At the Mineta Transportation Institute (MTI) at San Jose State University (SJSU) our mission is to increase mobility for all by improving the safety, efficiency, accessibility, and convenience of our nations’ transportation system. Through research, education, workforce development and technology transfer, we help create a connected world. Founded in 1991, MTI is funded through the US Departments of Transportation and Homeland Security, the California Department of Transportation, and public and private grants, including those made available by the Road Repair and Accountability Act of 2017 (SB1). MTI is affiliated with SJSU’s Lucas College and Graduate School of Business.

Dr.

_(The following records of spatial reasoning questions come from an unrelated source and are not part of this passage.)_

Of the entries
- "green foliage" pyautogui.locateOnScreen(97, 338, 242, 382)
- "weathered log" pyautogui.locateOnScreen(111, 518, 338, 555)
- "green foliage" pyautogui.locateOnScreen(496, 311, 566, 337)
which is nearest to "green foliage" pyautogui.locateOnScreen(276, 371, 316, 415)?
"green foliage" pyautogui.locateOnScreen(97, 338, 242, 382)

Serena Alexander is an MTI Research Associate, an Associate Professor of Urban and Regional Planning and Director of Urban Online at San José State University. Her research focuses on developing cutting-edge strategies to address climate change and climate justice. Kyle Laveroni, Maxwell Friedman, & Janani Thiagarajan are graduate students in San José State University’s Urban and Regional Planning program.